RÉFORMER LA GOUVERNANCE DE LA DÉFENSE EUROPÉENNE
Pour faire face aux menaces émergentes et aux défis industriels, l’Europe doit restructurer sa gouvernance de la défense. Les propositions vont des réformes institutionnelles aux changements stratégiques visant à consolider la production militaire, à rationaliser la prise de décision et à concilier sécurité et durabilité.
Samuel B. H. Faure, dans « EU Defence Industrial Policy: Towards a New European Military-Industrial Regime? », publié par LUISS le 23 janvier, plaide pour une transition d’une gouvernance intergouvernementale vers une industrie de défense européenne plus intégrée.
Il propose la création d’une onzième configuration formelle du Conseil de l’UE, où les ministres de la Défense adopteraient le vote à la majorité qualifiée, ainsi qu’un plan d’investissement de 100 milliards d’euros pour consolider la production de défense européenne et réduire les inefficacités. Sans ces réformes, prévient-il, l’Europe risque la fragmentation et une dépendance persistante aux puissances extérieures.
Dans un rapport d’avancement destiné au Conseil de l’UE sur la mise en œuvre de la communication conjointe « A New Outlook on the Climate and Security Nexus », publié le 18 février, la Commission européenne détaille les principales mesures visant à intégrer la résilience climatique dans la politique de défense de l’UE.

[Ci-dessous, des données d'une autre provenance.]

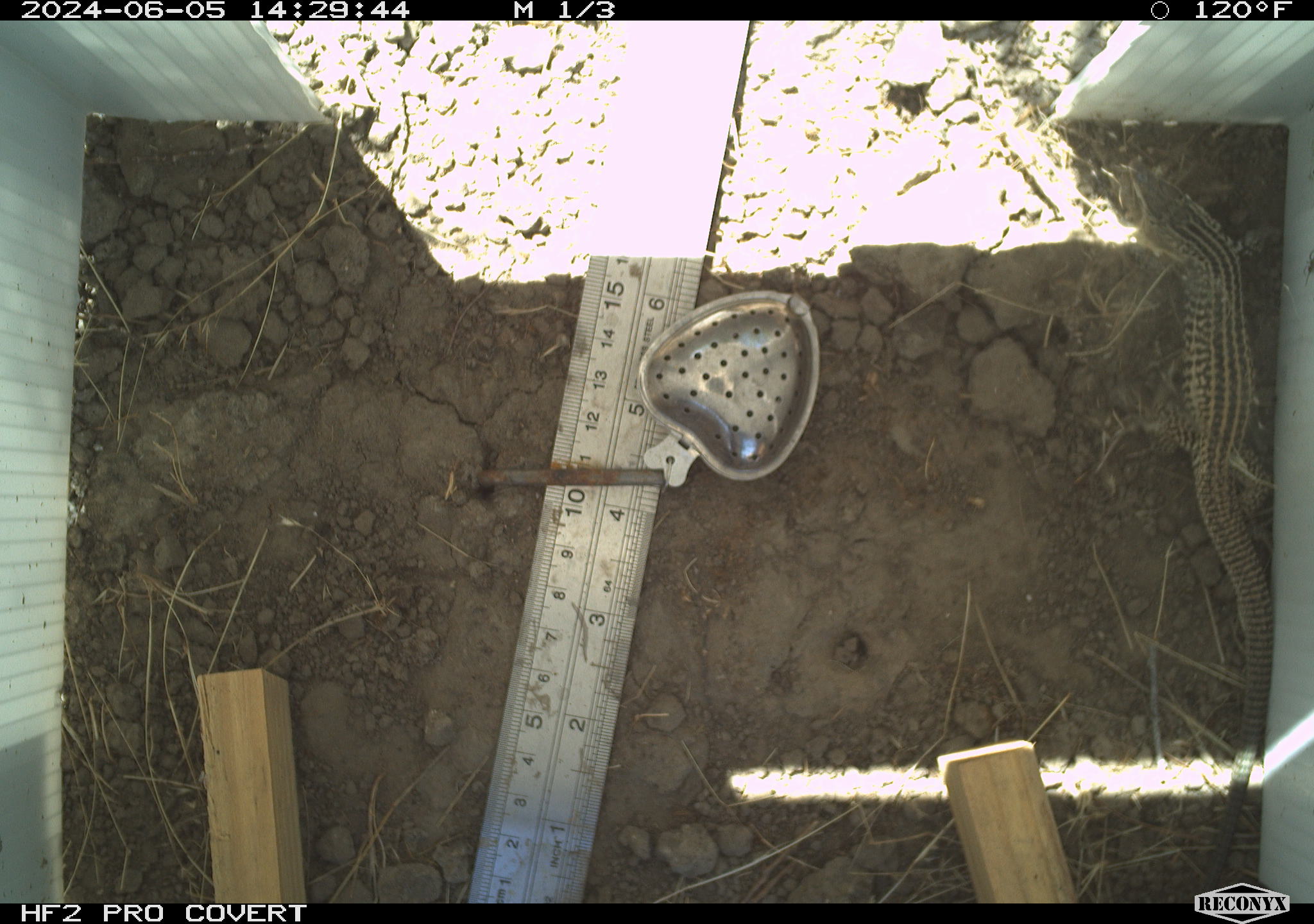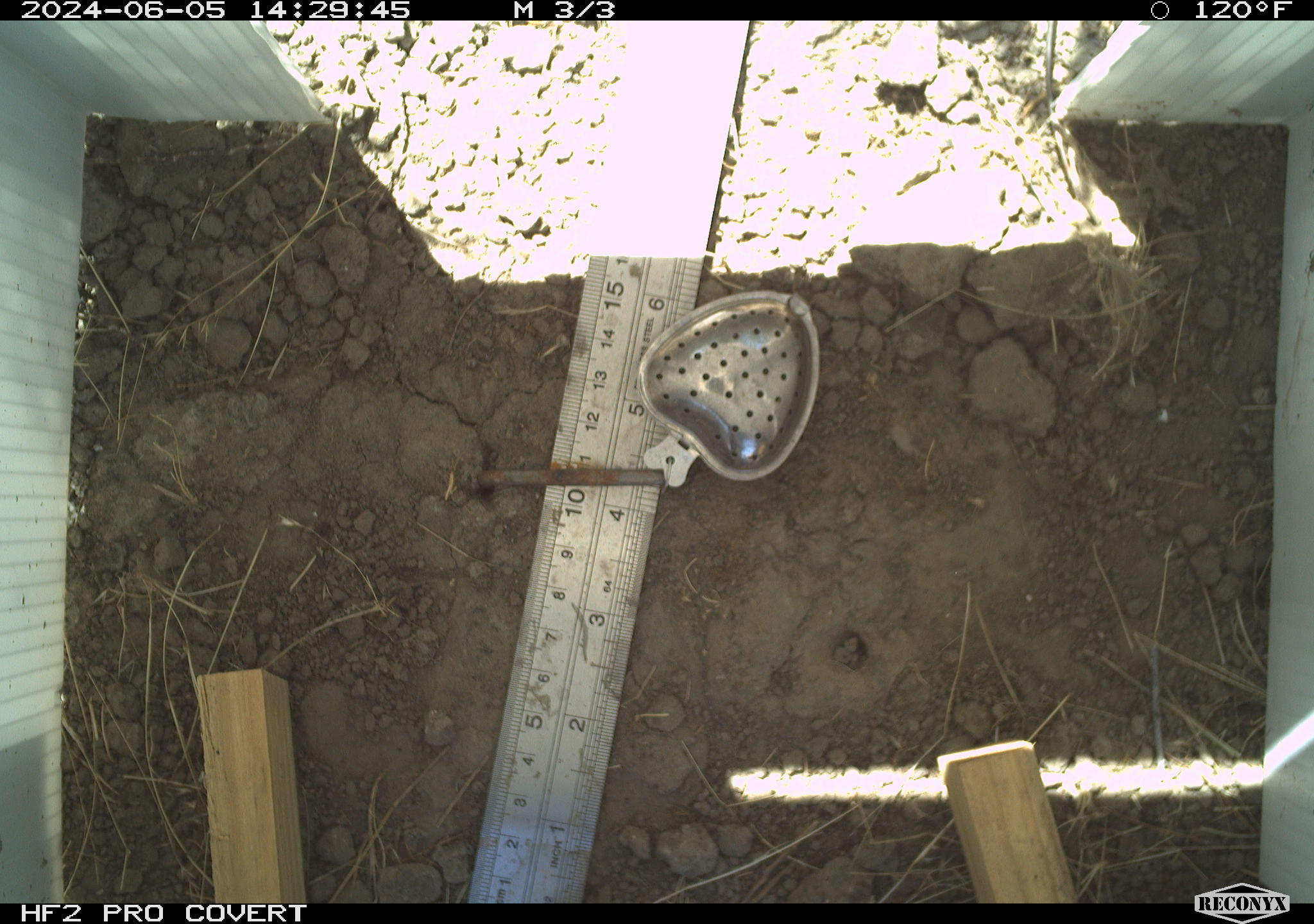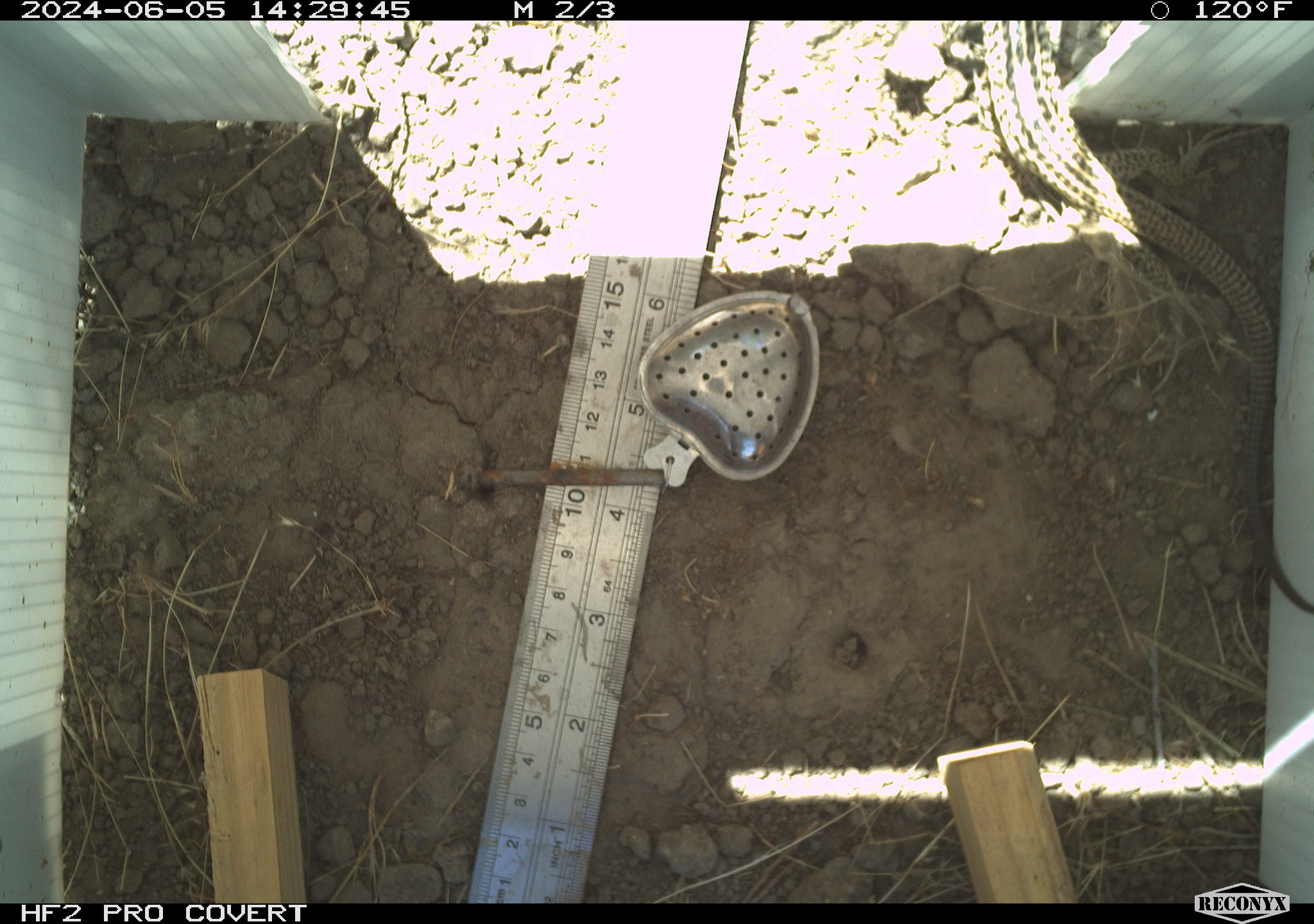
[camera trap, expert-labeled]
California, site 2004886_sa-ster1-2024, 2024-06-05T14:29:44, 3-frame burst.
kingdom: Animalia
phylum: Chordata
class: Reptilia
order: Squamata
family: Teiidae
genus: Aspidoscelis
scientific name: Aspidoscelis tigris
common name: western whiptail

Plusieurs initiatives ont été lancées, notamment le paquet « Sécurité climatique » de la PSDC, qui introduit des conseillers environnementaux et des évaluations de la durabilité dans les missions de l’UE. En outre, le forum de consultation sur l’énergie durable dans le secteur de la défense et de la sécurité a évalué les implications de la transition énergétique « Fit-for-55 » de l’UE pour la défense, en promouvant l’efficacité énergétique et la résilience des infrastructures militaires.
La mise en place d’un mécanisme de soutien en matière de climat et de défense (CDSM) et d’un centre de compétences sur le climat, la sécurité et la défense, dirigé par l’UE, témoigne de l’ambition de l’UE d’intégrer la résilience climatique dans la planification de la sécurité. Les opérations de défense étant confrontées à des contraintes environnementales croissantes, l’UE cherche à concilier les impératifs de sécurité et ses objectifs en matière de « Green Deal », en veillant à ce que ses capacités militaires restent à la fois efficaces et durables.